● Excerpted passage:
Ryan Schram Yawahigu ana amwahao Ol rot bilong laip bilong mi (or, Curriculum vitae)

Harvests, Feasts, and Graves: Postcultural Consciousness in Contemporary Papua New Guinea

Harvests, Feasts, and Graves is an ethnographic investigation of how people in one Papua New Guinea society, called Auhelawa, question the meaning of social forms, and through this questioning seek paths to establish a new sense of their collective self. You can order a paperback or hardback copy now at Cornell University Press’s web site. People in the US can buy an ebook copy from Google Books now.

● Data:
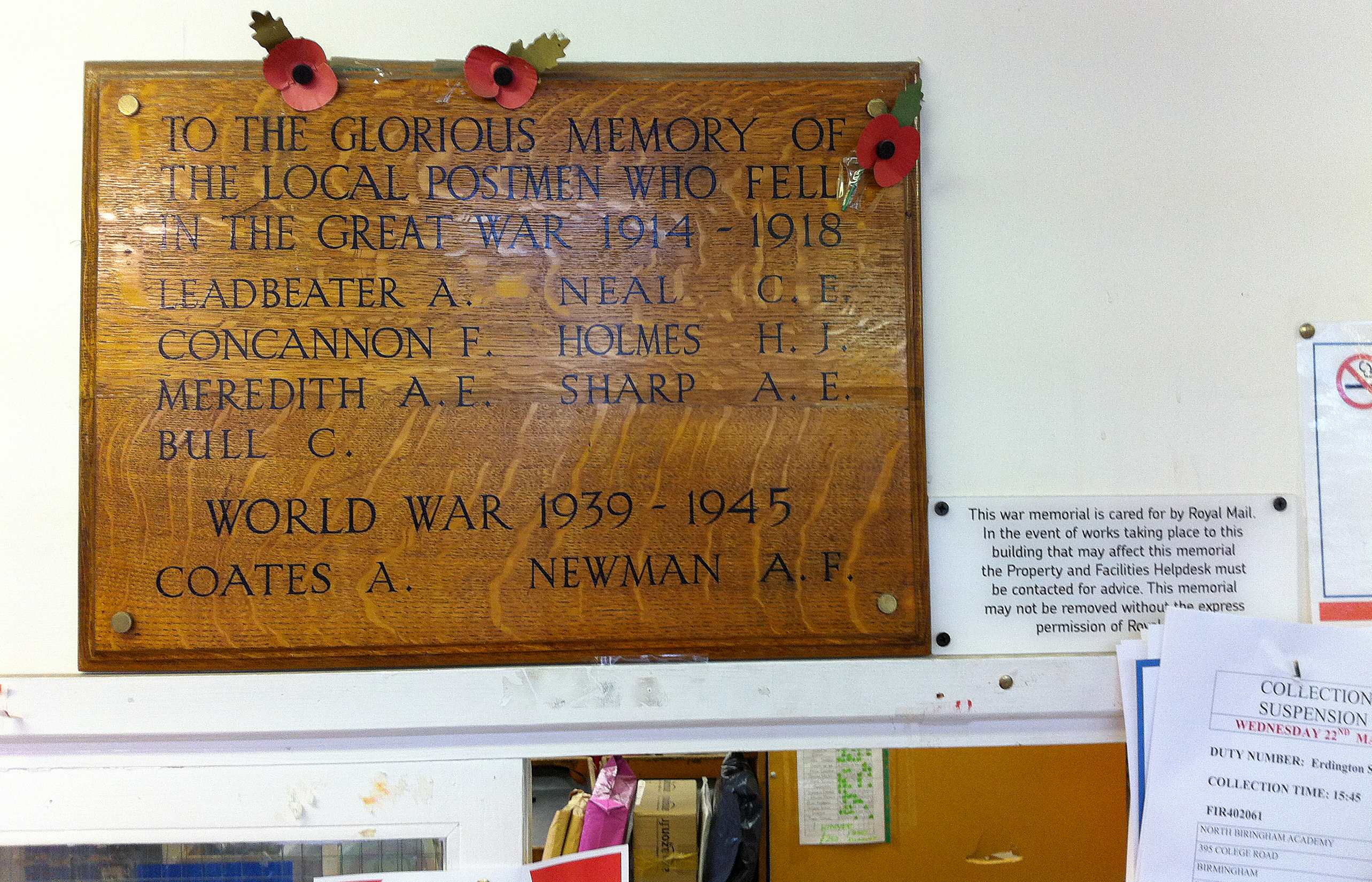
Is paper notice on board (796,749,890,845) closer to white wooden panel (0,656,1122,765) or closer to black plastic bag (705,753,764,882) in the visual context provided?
black plastic bag (705,753,764,882)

● Exercise: Return the section of the Harvests, Feasts, and Graves book page from "Harvests, Feasts, and Graves: Postcultural" up to and including "Google Books now.", copied word for word.

● Exercise solution:
Harvests, Feasts, and Graves: Postcultural Consciousness in Contemporary Papua New Guinea

Harvests, Feasts, and Graves is an ethnographic investigation of how people in one Papua New Guinea society, called Auhelawa, question the meaning of social forms, and through this questioning seek paths to establish a new sense of their collective self. You can order a paperback or hardback copy now at Cornell University Press’s web site. People in the US can buy an ebook copy from Google Books now.